Poor long-term outcomes and abnormal neurodegeneration biomarkers after military traumatic brain injury: the ADVANCE study

Background Traumatic brain injury (TBI) is common in military campaigns and is a risk factor for dementia. ArmeD SerVices TrAuma and RehabilitatioN OutComE-TBI (ADVANCE-TBI) aims to ascertain neurological outcomes in UK military personnel with major battlefield trauma, leveraging advances in quantification of axonal breakdown markers like neurofilament light (NfL), and astroglial marker glial fibrillar acidic protein (GFAP) in blood. We aimed to describe the causes, prevalence and consequences of TBI, and its fluid biomarker associations. Methods TBI history was ascertained in 1145 servicemen and veterans, of whom 579 had been exposed to major trauma. Functional and mental health assessments were administered, and blood samples were collected approximately 8 years postinjury, with plasma biomarkers quantified (n=1125) for NfL, GFAP, total tau, phospho-tau181, amyloid-beta 42 and 40. Outcomes were related to neurotrauma exposure. Results TBI was present in 16.9% (n=98) of exposed participants, with 46.9% classified as mild-probable and 53.1% classified as moderate to severe.

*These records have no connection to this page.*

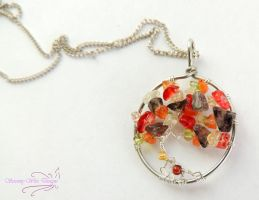 Autum Leaves by SerenityWireDesigns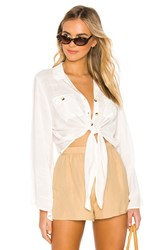 Amuse Society Hammock Button Up Top White
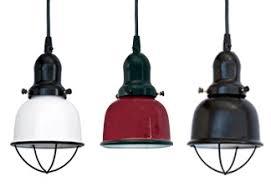 Barn Electric Light Fixtures Pendant Lighting Ideas Astounding Pendant Barn Lights Images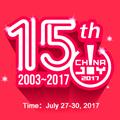 Chinа Joy 2017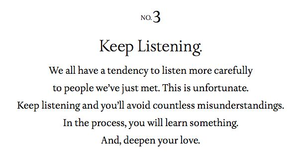 Tiffany Conseil 3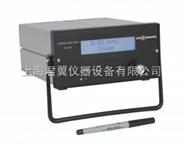 美国ECO UV-100紫外分光光度法臭氧检测仪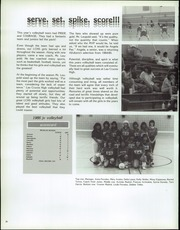 Page 30, 1986 Edition, Las Cruces High School - Crosses Yearbook (Las Cruces, NM) online yearbook collection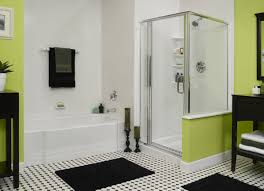 Simple Modern by Modern Small Bathtubs With Shower Washing Machine Fur Rug Living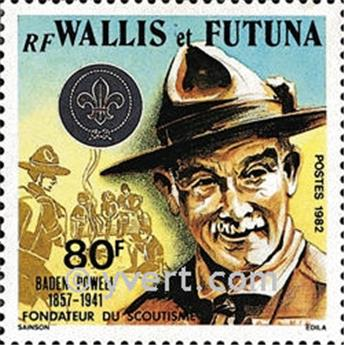 n.o 290 -  Sello Wallis y Futuna Correos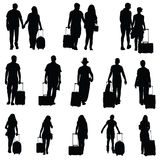 Man en vrouw met de zwarte van de reiszak Stock Afbeelding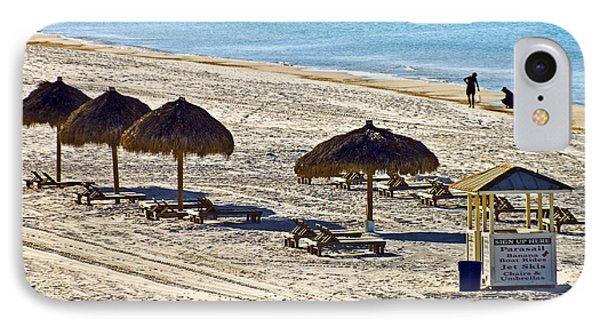 Huts On The Beach Phone Case by Susan Leggett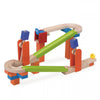 Wonderworld Toys Trix Tracks Power Booster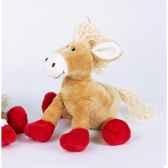 peluche poney beige pattes rouges ho1333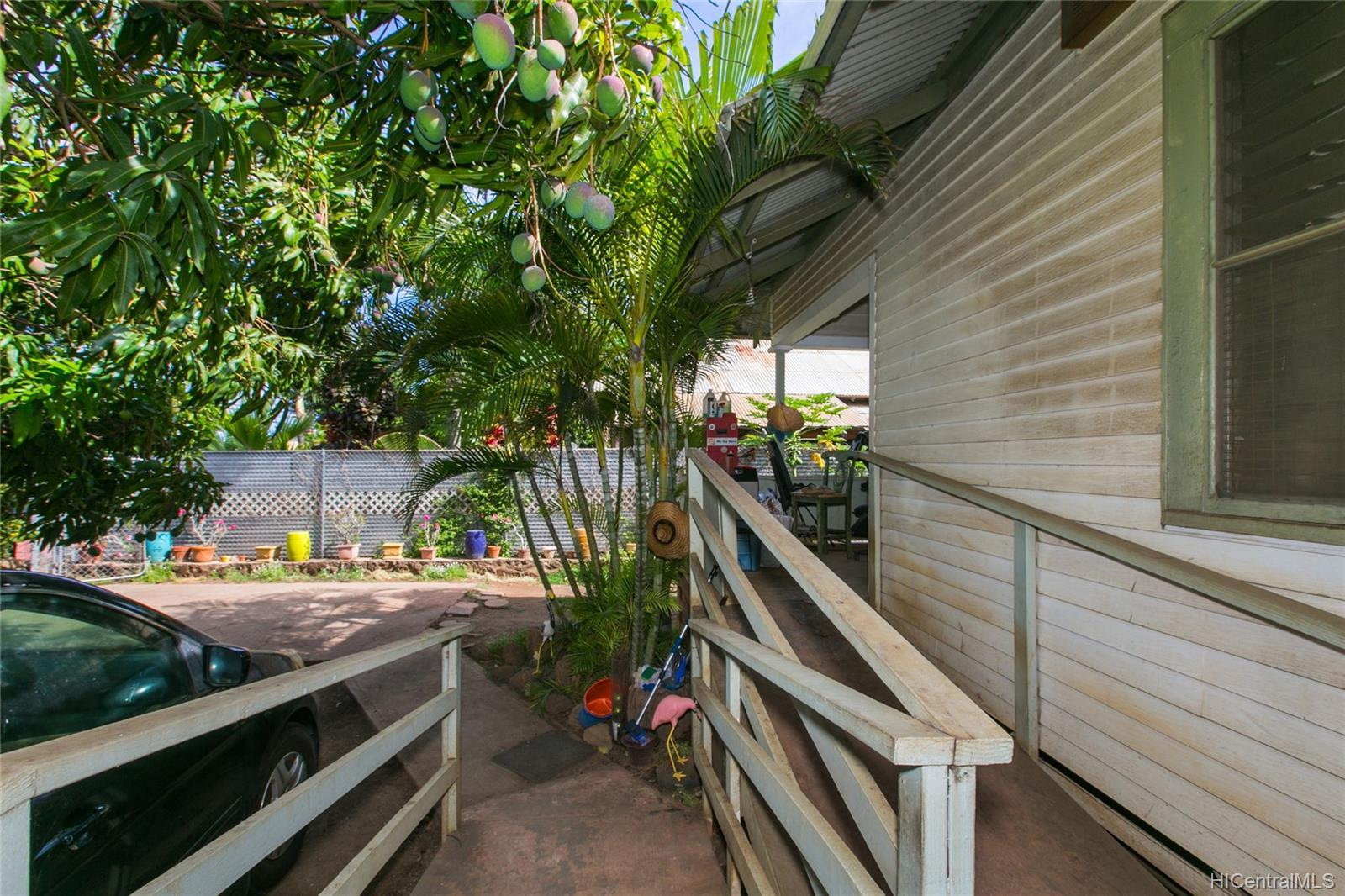 85-994  Farrington Hwy Waianae, Leeward home - photo 18 of 25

Depression (beta=1.65, 95% CI (1.33 to 2.03)), anxiety (beta=1.65 (1.34 to 2.03)) and post-traumatic stress disorder (beta=1.30 (1.19 to 1.41)) symptoms were more common after TBI, alongside poorer 6 minute walk distance (beta=0.79 (0.74 to 0.84)) and quality of life (beta=1.27 (1.19 to 1.36), all p<0.001). Plasma GFAP was 11% (95% CI 2 to 21) higher post-TBI (p=0.013), with greater concentrations in moderate-to-severe injuries (47% higher than mild-probable (95% CI 20% to 82%, p<0.001). Unemployment was more common among those with elevated GFAP levels post-TBI, showing a 1.14-fold increase (95% CI 1.03 to 1.27, p<0.001) for every doubling in GFAP concentration. Conclusions TBI affected nearly a fifth of trauma-exposed personnel, related to worse mental health, motor and functional outcomes, as well as elevated plasma GFAP levels 8 years post-injury. This was absent after extracranial trauma, and showed a dose-response relationship with the severity of the injury.